Brexit Party leader Nigel Farage said that Prime Minister Boris Johnson doesn't have the "political will" to tackle the growing migrant boat crisis in the English Channel, as over 4,100 migrants have landed on British beaches since the start of the year.
On Monday morning, Mr Farage said that he doesn't think the Prime Minister will tackle the issue out of fear of backlash and accusations of racism.
"I don't think Boris Johnson and the Cabinet are prepared to do what it takes and to face the criticism that they'll get," the Brexiteer told Julia Hartley-Brewer on talkRadio.
Writing in The Telegraph, Mr Farage said that statements from the government about trying to secure a deal with France to immediately return boat migrants "will remain hollow and meaningless until there is real political action," adding: "it needs to come soon."
The Brexit leader said that the British government cannot wait until after the ongoing "transition" period with the EU at the end of 2020 to get control of the migrant crisis, saying that the "time has come already to declare an emergency."
"This would be far better than sending a few Royal Navy vessels into the Channel where, as things stand, they would simply join the Border Force and [Royal National Lifeboat Institution] in becoming a taxi service," Farage explained.
Mr Farage said that the only way to solve the issue will be to follow the lead of former Australian prime minister Tony Abbott, who under his Operation Sovereign Borders policy halted illegal boat migration from by immediately returning boat migrants to the country they came from or to third-party states to have their asylum claims processed, with legitimate refugees housed in countries other than Australia at Australia's expense.
"Like Abbott's administration, Boris Johnson needs to make it clear that nobody who enters Britain illegally having arrived via France will qualify for refugee status. This is the only realistic solution," Farage wrote.
The arch-Brexiteer said that the British public are increasingly seeing the failure of Boris Johnson's government to stem the tide as a "national humiliation", noting that the driving force behind the 2016 EU referendum was a desire for the United Kingdom to "control its borders properly".

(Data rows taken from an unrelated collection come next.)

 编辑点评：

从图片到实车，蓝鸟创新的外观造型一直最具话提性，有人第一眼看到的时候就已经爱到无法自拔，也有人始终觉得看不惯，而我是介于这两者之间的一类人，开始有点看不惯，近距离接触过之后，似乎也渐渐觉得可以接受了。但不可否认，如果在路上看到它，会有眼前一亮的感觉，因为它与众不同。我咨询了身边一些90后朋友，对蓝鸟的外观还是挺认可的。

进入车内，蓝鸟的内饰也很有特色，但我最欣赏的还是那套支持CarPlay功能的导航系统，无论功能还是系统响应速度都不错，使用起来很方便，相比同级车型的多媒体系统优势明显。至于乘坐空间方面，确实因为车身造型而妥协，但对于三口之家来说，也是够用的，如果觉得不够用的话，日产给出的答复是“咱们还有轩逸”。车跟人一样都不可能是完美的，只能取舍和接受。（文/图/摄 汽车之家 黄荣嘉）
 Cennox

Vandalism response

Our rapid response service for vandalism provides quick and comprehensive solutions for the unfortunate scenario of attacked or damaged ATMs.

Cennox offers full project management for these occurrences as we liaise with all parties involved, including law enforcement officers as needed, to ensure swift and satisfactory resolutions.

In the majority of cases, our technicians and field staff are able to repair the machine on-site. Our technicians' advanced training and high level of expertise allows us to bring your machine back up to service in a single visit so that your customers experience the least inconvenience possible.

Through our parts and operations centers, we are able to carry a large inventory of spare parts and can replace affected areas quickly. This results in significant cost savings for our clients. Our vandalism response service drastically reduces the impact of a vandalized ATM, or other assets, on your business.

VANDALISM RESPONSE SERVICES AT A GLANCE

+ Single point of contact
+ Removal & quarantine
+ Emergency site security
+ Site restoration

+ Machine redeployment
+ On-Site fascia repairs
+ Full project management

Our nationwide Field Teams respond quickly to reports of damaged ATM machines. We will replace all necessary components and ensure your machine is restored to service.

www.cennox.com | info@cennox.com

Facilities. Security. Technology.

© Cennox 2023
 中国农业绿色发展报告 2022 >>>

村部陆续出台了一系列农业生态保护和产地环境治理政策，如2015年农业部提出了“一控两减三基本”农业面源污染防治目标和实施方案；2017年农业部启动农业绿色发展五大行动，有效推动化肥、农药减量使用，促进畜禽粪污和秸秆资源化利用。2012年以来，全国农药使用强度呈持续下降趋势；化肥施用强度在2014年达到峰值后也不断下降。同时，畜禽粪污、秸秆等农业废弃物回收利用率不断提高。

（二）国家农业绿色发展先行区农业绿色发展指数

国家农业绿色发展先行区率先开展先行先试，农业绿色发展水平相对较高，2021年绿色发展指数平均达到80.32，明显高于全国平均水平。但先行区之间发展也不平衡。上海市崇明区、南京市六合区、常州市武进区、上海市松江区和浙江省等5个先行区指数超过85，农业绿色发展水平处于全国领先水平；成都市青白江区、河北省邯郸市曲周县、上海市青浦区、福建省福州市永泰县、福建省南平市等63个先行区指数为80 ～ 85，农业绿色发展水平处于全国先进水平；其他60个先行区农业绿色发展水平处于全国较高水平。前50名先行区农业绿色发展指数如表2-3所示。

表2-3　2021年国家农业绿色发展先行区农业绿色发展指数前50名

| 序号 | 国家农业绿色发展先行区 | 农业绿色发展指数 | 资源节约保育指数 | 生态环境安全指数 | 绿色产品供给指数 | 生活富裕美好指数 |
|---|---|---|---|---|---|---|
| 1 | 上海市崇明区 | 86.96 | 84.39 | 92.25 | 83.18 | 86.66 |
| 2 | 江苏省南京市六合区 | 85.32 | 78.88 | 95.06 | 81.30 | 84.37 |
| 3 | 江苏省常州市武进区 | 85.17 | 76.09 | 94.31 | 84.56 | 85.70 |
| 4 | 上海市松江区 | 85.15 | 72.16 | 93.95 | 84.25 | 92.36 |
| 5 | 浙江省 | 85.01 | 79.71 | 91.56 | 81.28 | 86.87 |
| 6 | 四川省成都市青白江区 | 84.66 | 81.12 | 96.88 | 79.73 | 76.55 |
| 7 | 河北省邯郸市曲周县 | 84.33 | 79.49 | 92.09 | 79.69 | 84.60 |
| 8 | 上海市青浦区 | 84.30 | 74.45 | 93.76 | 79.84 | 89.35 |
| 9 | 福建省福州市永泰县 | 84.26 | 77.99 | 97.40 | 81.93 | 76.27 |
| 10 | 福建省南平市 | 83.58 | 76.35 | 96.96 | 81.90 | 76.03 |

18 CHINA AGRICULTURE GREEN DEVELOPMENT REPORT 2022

He went on to say that the hordes of mostly young male migrants crossing the English Channel is not just an issue of public opinion or the billions of taxpayer money spent housing and supporting them, but also a matter of national security.
"Unless Johnson acts quickly, one of his chief legacies will be to have stored up a huge problem for the future of this country. Does he really want to be remembered for this?" Farage asked.
For his part, Prime Minister Johnson said that his government will attempt to work with "our French friends" to stop the waves of migrants crossing the Channel.
"We want to stop that, working with the French, make sure that they understand that this isn't a good idea, this is a very bad and stupid and dangerous and criminal thing to do," Johnson said per The Guardian.
"But then there's a second thing we've got to do, and that is to look at the legal framework that we have that means that when people do get here, it is very, very difficult to then send them away again even though, blatantly, they've come here illegally," Johnson said - although as a governing prime minister with a parliamentary majority in the dozens it is unclear why he has not yet changed that legal framework.